RubyIndexer::Index#index_all unconditionally runs RBSIndexer.new(self).index_ruby_core.
RubyIndexer::Configuration#indexable_uris unconditionally adds the host Ruby's default gems (from RbConfig::CONFIG["rubylibdir"]) and the locked bundle gems. excluded_gems/excluded_patterns can trim, but can't express "workspace files only — the runtime API comes from my add-on."
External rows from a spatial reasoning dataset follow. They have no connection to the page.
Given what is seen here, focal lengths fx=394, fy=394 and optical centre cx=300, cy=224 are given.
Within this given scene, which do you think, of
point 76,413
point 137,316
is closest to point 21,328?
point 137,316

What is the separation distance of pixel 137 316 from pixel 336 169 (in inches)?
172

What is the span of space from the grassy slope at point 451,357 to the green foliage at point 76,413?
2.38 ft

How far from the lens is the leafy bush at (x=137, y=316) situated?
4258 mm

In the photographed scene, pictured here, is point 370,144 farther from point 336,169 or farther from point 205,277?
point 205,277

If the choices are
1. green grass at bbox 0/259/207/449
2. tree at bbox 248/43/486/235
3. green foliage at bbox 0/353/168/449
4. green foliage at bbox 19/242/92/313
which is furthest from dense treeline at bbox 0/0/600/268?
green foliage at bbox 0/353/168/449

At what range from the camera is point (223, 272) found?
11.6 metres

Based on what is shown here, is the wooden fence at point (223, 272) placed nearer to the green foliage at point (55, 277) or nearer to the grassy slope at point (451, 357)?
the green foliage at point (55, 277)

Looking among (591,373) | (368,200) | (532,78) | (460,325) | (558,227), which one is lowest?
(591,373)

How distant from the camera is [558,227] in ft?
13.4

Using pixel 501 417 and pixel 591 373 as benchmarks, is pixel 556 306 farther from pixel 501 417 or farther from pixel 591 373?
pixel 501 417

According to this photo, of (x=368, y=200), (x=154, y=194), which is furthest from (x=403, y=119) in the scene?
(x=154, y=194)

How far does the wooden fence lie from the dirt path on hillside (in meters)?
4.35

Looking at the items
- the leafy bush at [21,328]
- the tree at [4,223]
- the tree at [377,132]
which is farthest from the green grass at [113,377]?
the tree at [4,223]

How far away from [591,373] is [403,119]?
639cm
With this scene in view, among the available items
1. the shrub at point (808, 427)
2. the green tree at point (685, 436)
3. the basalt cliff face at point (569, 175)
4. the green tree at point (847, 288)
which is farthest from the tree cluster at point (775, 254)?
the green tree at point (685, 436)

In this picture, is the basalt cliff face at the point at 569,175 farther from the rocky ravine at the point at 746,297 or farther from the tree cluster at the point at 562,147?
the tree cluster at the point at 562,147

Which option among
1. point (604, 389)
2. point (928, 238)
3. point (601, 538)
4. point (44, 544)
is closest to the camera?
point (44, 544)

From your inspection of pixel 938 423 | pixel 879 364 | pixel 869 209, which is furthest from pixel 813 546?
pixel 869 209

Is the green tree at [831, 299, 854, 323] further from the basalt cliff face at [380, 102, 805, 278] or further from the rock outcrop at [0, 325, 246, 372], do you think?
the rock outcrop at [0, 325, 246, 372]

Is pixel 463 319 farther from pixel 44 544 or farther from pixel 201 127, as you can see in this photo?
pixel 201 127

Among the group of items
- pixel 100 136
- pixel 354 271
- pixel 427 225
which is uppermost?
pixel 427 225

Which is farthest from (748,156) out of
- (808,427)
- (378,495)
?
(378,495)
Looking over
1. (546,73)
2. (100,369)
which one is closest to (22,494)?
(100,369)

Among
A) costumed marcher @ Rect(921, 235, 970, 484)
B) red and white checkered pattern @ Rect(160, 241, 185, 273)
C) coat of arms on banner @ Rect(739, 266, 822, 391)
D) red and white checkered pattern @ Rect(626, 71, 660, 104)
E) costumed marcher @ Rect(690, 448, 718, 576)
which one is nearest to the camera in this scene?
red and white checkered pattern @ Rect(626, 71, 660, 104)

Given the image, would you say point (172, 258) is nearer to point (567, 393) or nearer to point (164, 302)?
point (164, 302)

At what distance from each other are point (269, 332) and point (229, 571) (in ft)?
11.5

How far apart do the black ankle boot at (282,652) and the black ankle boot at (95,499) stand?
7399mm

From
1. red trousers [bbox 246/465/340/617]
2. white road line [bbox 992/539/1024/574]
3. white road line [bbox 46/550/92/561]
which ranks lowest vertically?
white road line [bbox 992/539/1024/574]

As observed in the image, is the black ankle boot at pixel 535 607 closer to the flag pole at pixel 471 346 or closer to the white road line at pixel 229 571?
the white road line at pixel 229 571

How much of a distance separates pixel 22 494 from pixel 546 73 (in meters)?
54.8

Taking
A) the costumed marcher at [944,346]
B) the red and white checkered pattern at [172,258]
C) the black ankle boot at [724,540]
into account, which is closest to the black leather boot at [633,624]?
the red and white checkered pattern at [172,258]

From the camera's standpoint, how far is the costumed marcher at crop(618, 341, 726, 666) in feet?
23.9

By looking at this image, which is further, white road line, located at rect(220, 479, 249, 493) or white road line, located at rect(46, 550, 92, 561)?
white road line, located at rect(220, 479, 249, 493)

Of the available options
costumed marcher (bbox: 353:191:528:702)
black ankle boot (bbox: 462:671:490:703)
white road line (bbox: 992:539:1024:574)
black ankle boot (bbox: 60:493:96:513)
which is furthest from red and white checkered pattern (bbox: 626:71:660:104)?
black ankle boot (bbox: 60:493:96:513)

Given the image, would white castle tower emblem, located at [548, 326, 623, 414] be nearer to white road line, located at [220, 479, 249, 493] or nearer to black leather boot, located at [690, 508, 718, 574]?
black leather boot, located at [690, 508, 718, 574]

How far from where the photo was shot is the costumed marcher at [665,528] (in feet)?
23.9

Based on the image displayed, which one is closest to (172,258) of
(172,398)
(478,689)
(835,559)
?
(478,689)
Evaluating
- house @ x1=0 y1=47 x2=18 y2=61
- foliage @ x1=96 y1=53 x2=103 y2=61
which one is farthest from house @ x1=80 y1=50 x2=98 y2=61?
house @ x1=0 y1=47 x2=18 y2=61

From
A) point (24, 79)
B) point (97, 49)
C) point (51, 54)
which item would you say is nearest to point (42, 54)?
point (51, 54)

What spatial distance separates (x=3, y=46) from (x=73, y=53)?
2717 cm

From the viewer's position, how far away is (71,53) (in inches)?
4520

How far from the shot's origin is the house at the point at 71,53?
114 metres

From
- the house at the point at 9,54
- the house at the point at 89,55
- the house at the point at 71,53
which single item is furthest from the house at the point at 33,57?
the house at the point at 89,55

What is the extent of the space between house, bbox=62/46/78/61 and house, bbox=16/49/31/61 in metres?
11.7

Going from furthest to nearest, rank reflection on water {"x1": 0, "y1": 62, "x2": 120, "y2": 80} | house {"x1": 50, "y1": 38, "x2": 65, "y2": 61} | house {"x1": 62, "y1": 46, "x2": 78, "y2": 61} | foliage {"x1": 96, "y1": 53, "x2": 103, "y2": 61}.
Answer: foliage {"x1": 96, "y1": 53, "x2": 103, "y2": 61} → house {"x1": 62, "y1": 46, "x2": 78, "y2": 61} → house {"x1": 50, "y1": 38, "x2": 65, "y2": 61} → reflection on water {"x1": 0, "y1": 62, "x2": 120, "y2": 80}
The feature: make those two seedings opt-out-able, so an add-on can populate the index itself in activate (it already can add entries — what's missing is preventing the defaults from being mixed in). Everything downstream — all request listeners — runs on whatever the index contains and needs no changes.
Without this, the only routes are monkey-patching internals from activate (fragile, breaks across releases, and clearly outside the intended model) or forking the server.

Implementation

An add-on API for index seeding: when an add-on declares it provides the index source (e.g. implements a hook like provide_index_source(index, global_state)), Ruby LSP skips its default seeding — RBSIndexer#index_ruby_core and the default-gem/bundle-gem globbing in indexable_uris — and the add-on populates the index in its place. Workspace file indexing and all request listeners stay exactly as they are; they just operate on whatever the index contains.
No add-on implementing the hook → nothing changes for anyone.
For context: I have a working proof of concept — an add-on that populates the index from a live mruby VM via an MRI C-extension reflecting the built runtime; completion/hover/definition all work on real mruby data. The reflection side is done; the only blocker is that the default CRuby/gem seeding can't be suppressed through the add-on API. (Read against ruby-lsp 0.26.9.)